I am working on a strategy to exit PMs. The considered view is to watch inflation like a hawk and start to bail as the Central Bankers raise interest rates in response to much higher levels of inflation than we have now. Could take 1-5 years..
I’m aware of M. Maloney’s wealth cycles ideas. What’s bothersome though, is that some people only want to maintain their wealth and not be bothered by monitoring the state of the wealth cycles. It’s bad that we simply can’t have a deposit in the bank and be assured that the interest rate will cover any inflation downsides.
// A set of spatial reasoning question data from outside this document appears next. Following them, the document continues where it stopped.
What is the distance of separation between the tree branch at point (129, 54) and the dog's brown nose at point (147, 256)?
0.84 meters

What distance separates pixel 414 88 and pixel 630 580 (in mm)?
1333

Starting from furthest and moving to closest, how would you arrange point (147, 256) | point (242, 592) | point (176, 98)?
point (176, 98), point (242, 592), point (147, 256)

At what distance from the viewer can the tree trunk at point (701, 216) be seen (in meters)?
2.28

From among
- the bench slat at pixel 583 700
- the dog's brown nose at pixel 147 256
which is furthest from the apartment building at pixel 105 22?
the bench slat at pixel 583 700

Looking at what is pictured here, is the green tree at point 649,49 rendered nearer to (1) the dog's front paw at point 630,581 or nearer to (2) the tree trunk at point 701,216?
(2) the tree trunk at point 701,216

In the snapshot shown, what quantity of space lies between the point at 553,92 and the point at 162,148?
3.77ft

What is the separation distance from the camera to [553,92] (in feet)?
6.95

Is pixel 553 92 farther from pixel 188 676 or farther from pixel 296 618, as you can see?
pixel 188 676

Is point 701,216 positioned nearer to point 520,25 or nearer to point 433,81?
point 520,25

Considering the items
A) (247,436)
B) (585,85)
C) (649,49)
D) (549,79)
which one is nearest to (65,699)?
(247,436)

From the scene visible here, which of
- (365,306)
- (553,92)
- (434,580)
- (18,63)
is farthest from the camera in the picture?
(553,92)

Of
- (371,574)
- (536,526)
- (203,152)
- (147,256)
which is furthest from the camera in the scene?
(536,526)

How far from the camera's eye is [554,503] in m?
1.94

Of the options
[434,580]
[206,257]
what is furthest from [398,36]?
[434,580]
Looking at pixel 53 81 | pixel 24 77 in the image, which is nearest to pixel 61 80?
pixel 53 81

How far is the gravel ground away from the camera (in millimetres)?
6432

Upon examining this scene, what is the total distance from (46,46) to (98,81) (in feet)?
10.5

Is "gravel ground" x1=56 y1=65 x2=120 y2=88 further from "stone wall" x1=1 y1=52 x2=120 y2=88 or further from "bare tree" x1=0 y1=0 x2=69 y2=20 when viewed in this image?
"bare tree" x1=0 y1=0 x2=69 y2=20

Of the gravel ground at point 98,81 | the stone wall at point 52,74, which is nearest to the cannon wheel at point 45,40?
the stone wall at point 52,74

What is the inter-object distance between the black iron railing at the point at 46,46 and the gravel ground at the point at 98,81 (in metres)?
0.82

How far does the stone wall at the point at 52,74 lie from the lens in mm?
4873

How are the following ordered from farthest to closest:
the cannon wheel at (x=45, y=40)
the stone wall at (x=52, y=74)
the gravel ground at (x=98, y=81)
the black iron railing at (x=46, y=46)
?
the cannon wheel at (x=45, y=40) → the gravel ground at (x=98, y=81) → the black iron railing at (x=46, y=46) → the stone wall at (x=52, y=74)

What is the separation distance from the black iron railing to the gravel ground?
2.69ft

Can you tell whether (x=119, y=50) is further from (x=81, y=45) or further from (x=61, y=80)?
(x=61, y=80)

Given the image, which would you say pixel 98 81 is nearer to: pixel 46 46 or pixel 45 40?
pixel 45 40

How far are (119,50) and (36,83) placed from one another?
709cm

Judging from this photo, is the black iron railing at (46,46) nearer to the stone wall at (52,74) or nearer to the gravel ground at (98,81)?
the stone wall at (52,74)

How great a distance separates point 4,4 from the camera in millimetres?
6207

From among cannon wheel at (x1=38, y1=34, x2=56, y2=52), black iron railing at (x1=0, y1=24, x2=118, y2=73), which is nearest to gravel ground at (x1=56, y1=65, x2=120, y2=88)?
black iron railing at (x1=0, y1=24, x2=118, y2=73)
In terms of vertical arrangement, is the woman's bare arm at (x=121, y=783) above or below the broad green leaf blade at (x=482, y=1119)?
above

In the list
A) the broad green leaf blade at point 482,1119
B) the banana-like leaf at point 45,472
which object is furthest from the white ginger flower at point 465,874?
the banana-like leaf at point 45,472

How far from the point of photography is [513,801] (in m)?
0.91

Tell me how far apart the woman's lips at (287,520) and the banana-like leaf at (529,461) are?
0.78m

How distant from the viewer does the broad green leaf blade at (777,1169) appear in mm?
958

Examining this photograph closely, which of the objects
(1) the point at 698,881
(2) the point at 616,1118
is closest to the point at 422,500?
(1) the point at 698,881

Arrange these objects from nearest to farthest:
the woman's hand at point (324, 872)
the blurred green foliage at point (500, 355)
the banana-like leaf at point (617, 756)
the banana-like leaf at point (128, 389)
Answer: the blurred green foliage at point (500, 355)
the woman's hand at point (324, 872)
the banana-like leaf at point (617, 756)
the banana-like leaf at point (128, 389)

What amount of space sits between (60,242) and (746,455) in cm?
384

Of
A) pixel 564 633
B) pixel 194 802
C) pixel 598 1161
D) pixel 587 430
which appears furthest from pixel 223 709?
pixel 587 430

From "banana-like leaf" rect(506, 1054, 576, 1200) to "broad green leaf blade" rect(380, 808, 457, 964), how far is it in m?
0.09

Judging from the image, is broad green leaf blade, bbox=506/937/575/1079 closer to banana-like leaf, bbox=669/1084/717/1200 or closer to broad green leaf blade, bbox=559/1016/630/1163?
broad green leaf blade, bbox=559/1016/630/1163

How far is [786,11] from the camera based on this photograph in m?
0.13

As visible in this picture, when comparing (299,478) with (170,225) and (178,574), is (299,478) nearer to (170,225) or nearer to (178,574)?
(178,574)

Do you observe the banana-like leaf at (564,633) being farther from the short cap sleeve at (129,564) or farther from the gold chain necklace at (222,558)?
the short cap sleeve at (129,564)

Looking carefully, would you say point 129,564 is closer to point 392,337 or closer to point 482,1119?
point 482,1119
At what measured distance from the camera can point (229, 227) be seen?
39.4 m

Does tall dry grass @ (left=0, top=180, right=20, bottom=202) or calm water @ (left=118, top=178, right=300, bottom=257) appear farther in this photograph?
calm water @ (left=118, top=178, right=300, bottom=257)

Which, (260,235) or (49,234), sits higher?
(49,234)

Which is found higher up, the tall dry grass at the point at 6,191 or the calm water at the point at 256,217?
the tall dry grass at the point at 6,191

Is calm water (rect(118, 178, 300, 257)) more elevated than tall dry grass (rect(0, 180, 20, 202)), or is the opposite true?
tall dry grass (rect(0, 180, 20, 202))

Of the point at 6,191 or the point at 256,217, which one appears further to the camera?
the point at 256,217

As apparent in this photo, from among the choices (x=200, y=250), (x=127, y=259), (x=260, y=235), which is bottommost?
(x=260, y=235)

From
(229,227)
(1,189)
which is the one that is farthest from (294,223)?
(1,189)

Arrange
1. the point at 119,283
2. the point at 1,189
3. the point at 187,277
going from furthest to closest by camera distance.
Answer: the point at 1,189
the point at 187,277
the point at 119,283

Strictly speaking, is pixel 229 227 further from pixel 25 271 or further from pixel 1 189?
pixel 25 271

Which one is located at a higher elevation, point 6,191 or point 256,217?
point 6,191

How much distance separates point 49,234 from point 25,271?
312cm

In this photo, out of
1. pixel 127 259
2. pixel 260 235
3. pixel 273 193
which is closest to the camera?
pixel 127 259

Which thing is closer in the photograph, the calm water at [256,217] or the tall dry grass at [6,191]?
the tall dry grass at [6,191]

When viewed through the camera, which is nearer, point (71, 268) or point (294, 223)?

Things are f****d up
@lids…..you don’t get it….no central banker has the balls to raise rates and get the big blowup started(that’s coming in spite of them)……completely out of the realm of possiblities.
there is no paul volker on the horizon….did you not read bernanke’s helicopter speech?
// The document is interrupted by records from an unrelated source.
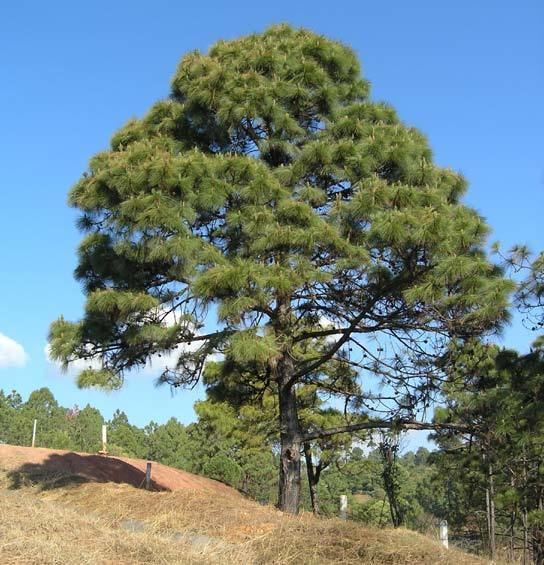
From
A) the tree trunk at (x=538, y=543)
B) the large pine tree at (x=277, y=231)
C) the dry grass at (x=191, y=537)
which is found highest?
the large pine tree at (x=277, y=231)

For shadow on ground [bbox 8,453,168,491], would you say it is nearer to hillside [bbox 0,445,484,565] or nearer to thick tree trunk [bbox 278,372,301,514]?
hillside [bbox 0,445,484,565]

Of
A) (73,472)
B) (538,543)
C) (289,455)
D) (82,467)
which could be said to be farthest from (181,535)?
(82,467)

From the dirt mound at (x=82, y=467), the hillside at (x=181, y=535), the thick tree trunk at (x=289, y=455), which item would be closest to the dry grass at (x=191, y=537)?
the hillside at (x=181, y=535)

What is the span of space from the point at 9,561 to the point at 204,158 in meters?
5.89

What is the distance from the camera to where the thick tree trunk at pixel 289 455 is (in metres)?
9.37

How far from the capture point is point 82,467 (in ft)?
48.6

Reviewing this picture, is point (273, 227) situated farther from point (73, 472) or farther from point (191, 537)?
point (73, 472)

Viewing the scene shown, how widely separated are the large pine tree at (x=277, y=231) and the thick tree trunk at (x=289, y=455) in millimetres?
23

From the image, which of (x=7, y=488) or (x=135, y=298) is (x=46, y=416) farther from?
(x=135, y=298)

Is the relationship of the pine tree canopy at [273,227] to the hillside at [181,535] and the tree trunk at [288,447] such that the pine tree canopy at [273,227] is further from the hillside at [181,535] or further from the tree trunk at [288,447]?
the hillside at [181,535]

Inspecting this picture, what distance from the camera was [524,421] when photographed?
8.13 meters

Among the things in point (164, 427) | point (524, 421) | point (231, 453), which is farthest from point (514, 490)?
point (164, 427)

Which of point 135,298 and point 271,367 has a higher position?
point 135,298

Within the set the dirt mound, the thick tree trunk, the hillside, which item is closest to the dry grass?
the hillside
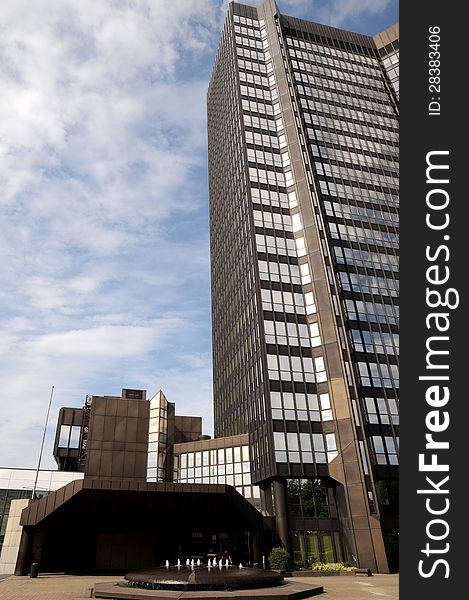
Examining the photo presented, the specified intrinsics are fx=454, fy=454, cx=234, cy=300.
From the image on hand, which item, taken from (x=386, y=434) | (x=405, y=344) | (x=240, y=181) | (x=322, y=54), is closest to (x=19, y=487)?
(x=386, y=434)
farmland is fine for heavy hitters like rogers….and he has small children to leave it to….a mistake in itself because people that grow up waiting for their inheritance miss a tremendous amount of life…i have witnessed it.
Wasn’t suggesting a hike in interest rates any time soon. Christ they are squealing like pigs about the euro rate 1.5% at the mo. But, when inflation takes off in the states, 20% plus, rates will HAVE to be hiked and at that point, probably wise to take profits and large stakes from PMs. We could be 3-5 years from that threat. I agree about the farm, 2mil+ where I live in UK, but I have my eye on some french property to purchase in the future when the PMs pay off and (hopefully) the euro is a lot weaker vice pound today. Of more immediate concern is to time a big reduction in my exposure to the stockmarket as I ignored the warnings by Arabian Money editors in the summer!!
Also, something that Peter might cover in his research/newsletter. When talking about PMs, they keep comparing this bull run to the last one in 1970-1980 but ONLY from a technical viewpoint. I’d like to see some analysis that also takes into account the macro/fundamentals: basically, back then BRICs were non-existent on the world scene, the US did not have the astonishing debts it has now, and there was not so much of a threat of the dollar’s losing its status as a global reserve currency. So, I’m just curious how all these will play out especially w.r.t. PMs. I don’t have any bias here (maybe just for not losing my money
), just curious how all these things will play out.
Ed Note: A friend I had not heard from since 1979 contacted me this week through the website, and so I have been thinking of way back then. I visited him in America that year and believe me it was very much the same story: money supply let out of control, high debts and deficits and dollar on the way out! 31 years later the US has eliminated its only competitor on the world stage – but its finances are in a still worse mess. 1976-80 gold went up x8 and silver x15.
lids……as long as interest rates are lower than inflation we roll….can you imagine the situation it will take for people to demand that interest rates are ABOVE inflation given how far we are mentally away from that?…….of course, this doesn’t go on forever….i’m not dieing with this shiny stuff…..the only jewelry i have is an antique wind-up rolex.
maybe full blown inflation doesn’t get started until we get some economic traction…and after volker raised rates in the last go-around, it took us several years to delever back to square one…and this situation, andrew, is that one on steroids—-at least an order of magnitude greater….way more than even that, i’ll bet……and there is NOBODY that resembles Volker on the horizon.
lids….lock that french property up in a loan maybe owner financed ( give ‘em whatever the lowest downstroke u can negotiate) at the bottom of our deflation ride(2-4 years?) and ride the inflation gold wave for that next 1-3 yrs……..i’ll bet by then they’ll write at least a 3-5 year note with a balloon payment at the end….they will be desperate, believe me,… you ain’t seen nothing yet….remember, its not so much the PRICE….as it is the TERMS.
me, when i’m not off in my boat to the bahamas, i’ll be vacation renting every secluded on open water house i can find in my state of florida.